Elizabeth Schön, Pariata (1955) | Alfredo Cortina / © Archivo Fotografía Urbana

Por NÉSTOR MENDOZA

¿Quién de nosotros no ha soñado, en sus días

de ambición, el milagro de una prosa poética,

 musical, sin ritmo y sin rima, bastante flexible

y bastante conmovida para adaptarse a los movimientos

 líricos del alma, a las ondulaciones del ensueño,

 a los sobresaltos de la conciencia?

Ch. Baudelaire

Las lecturas de los jóvenes son más apasionadas que intelectuales. Predomina el peso de la emoción por encima de la valoración formal. Para aquel joven que lee, aquel joven de 18 años (se supone que fui yo), sólo existe la excusa de la alegría. La autora es nueva para él. También su libro marino. Es una reedición, portada verde, escasas páginas. ¿Quién es la escritora? El libro aparece en la colección de narrativa de Monte Ávila, pero indiscutiblemente el peso poético le da otra ascendencia. A lo mejor allí se encuentre el asombro: leer un libro de relatos, un relato largo dividido en partes o una novela lírica, tal como si fuese un gran poema en prosa. Alternancia de párrafos —o capítulos— cortos y de mediana extensión. Lo que se cuenta tiene una sencillez que tranquiliza, tiene el poder de un sedante, las manos profesionales de un buen masaje. Podría deberse a la nitidez de la historia, la franca sencillez del estilo, lo humano que hay en esa niña y ese abuelo: ellos en el mar.

La excusa conmemorativa —el centenario de la poeta— implica tanto una relectura de su obra como la aceptación de la culpa. ¿Por qué sucede esto? Los compromisos del día a día, la poca atención que hoy prestamos a ciertos autores que no están en el radar ni en la “primera línea” de las consagraciones.  Es momento de nombrarla a ella y a su libro. Ella es Elizabeth Schön.

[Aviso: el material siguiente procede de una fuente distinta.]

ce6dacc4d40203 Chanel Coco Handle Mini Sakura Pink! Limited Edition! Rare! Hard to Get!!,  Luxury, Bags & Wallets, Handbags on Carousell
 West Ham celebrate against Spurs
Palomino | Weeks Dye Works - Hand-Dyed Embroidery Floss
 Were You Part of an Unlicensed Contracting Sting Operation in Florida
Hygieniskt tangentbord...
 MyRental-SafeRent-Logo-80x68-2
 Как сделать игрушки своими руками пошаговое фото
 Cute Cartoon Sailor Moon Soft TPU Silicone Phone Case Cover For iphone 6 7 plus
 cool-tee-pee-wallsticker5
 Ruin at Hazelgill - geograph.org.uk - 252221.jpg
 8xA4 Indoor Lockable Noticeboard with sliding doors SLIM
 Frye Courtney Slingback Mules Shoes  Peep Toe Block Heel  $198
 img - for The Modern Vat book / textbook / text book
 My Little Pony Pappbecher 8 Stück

Su libro: El abuelo, la cesta y el mar, cuya primera edición data del año 1965. Aunque se nombran tres elementos, realmente hay cuatro personajes: hay que añadir una voz en primera persona, una voz infantil, la voz de Adela: una voz que nos guía. El libro plantea un cuarteto que no suele verse tan a menudo. Son cuatro personajes y, aunque la cesta sea un objeto y el mar un elemento natural, son notables e intransferibles como los humanos que se mueven en la historia. Hablo de un gran libro, de un clásico de la literatura venezolana del siglo XX. Más allá de su obligada y legítima presencia en los balances críticos, este libro tiene, ya con 56 años, una juventud incuestionable. Me refiero a la vigencia del propio libro y la que dan los lectores de Elizabeth, su entusiasmo que, a fin de cuentas, es la más alta crítica. A propósito de esto pienso en una frase de Jorge Luis Borges, quien, ampliando otra del pintor impresionista James McNeill Whistler, decía que “El arte sucede cada vez que leemos un poema”. Y no es casual que sea esto mismo lo que percibimos al leer El abuelo, la cesta y el mar. El arte sucede en este relato.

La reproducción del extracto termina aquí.